-- What you are asked to do --
Write out the items word for word, starting at the line that contains "What distance is tree" and continuing through the last line of the items.

Raw items:
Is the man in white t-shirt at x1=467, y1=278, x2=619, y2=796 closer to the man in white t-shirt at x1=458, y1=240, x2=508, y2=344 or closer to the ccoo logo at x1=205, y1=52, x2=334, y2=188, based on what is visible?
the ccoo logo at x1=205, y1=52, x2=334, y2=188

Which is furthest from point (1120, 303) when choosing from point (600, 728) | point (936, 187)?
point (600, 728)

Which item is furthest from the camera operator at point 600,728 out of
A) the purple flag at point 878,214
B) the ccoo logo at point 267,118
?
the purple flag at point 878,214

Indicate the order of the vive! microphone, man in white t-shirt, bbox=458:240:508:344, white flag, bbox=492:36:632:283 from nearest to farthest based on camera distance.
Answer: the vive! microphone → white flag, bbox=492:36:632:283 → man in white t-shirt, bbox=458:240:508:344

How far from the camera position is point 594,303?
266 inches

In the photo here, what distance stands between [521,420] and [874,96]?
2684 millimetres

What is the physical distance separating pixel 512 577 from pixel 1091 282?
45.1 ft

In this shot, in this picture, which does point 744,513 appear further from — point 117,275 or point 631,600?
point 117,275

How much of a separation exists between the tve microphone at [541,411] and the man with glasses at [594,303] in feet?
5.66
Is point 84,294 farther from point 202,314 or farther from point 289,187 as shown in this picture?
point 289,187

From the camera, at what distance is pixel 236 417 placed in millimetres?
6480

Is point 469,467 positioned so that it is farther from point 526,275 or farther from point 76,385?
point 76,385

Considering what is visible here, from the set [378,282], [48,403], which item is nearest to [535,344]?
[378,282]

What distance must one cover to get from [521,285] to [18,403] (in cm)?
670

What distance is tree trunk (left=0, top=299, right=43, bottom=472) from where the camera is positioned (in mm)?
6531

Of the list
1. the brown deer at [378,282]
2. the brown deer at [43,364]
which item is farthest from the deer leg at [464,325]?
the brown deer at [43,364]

-- Task result --
What distance is tree trunk (left=0, top=299, right=43, bottom=472) from where the camera is positioned (in mm)?
6531

Of the list
1. the brown deer at [378,282]
2. the brown deer at [43,364]
which item is farthest from the deer leg at [464,325]?
the brown deer at [43,364]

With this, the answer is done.